FIG. 4 is a heat treatment pattern diagram of a composite cylinder according to an embodiment of the present invention.

[Explanation of symbols]

1 cylinder base material, 2 core metal, 3 hollow part, 3a
Alloy powder, 4, 5, 8 lid, 6 bonded body, 7
HIP device, 31, 32 ends, 41 hopper opening.

Claims (4)

[Claims] 1. In a composite cylinder comprising a lining layer and a cylinder base material, the lining layer is made of Cr 10-3.
0 wt%, Si 0.5 wt% or less, Mn 1.0 wt%
Hereinafter, Mo 6.0 to 20 wt%, C 0.1 wt% or less, Fe 5.0 wt% or less, W 2.0 to 10 wt%,
The balance is a composite for a plastic molding machine, characterized in that a powder in which 4 to 50 parts by weight of WB powder is uniformly dispersed is sintered per 100 parts by weight of an atomized powder of an alloy consisting essentially of Ni and unavoidable impurities.
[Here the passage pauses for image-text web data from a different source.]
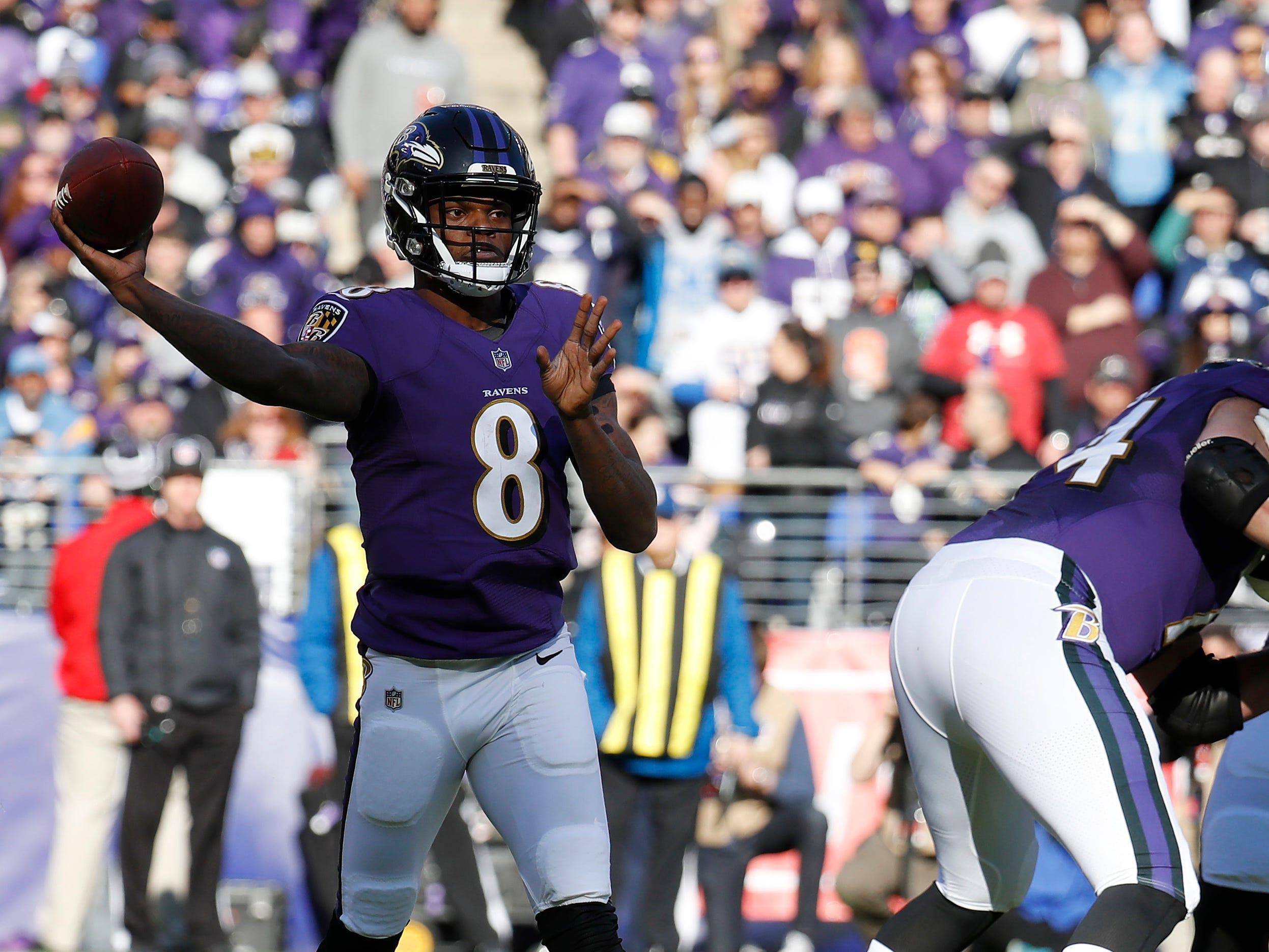 27. Baltimore Ravens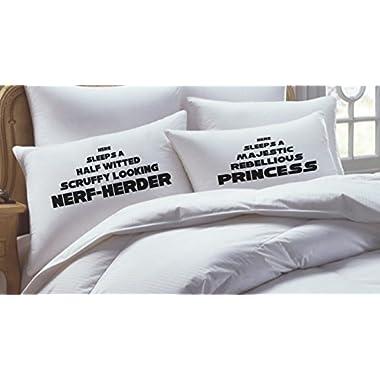 KING SIZE- Star Wars Inspired Pillowcase Set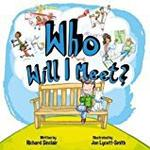 Who Will I Meet? (When I Grow Up)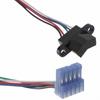 Optical Sensors - Photoelectric, Industrial -- OPB772TZ-ND -Image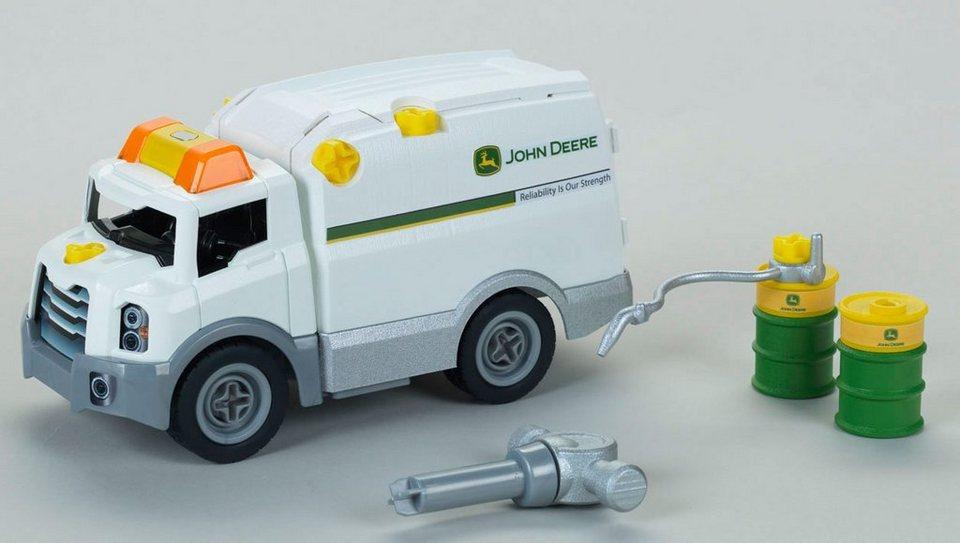 Klein Spielzeugauto, »John Deere Service Car«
Cylinder. 2. The composite cylinder according to claim 1, wherein the metal structure of the cylinder base material is bainite 20 in area ratio.
% Or more, the remainder is sorbite, a composite cylinder for plastic molding machines. 3. The composite cylinder according to claim 2, wherein the cylinder base material is C0.3-0.5 wt%, Si.
0.15 to 0.35 wt%, Mn 0.3 to 1.5 wt%, P 0.03 wt% or less, S 0.03 wt% or less, Cr 0.7 to 1.5 wt%, Mo 0 1 to 0.
A composite cylinder for a plastic molding machine, characterized in that it is a Cr-Mo steel containing 5% by weight and the balance substantially Fe and inevitable impurities. 4. The composite cylinder according to claim 2, wherein the cylinder base material is C0.3-0.5 wt%, Si.
0.15-0.35% by weight, Mn 0.3-1.5% by weight, P 0.03% by weight or less, S 0.03% by weight or less, Ni 3.0% by weight or less, Cr 0.7- 1.5 wt%, Mo 0.1-0.5 wt%, balance substantially Fe
And a composite cylinder for a plastic molding machine, which is Ni-Cr-Mo steel composed of unavoidable impurities.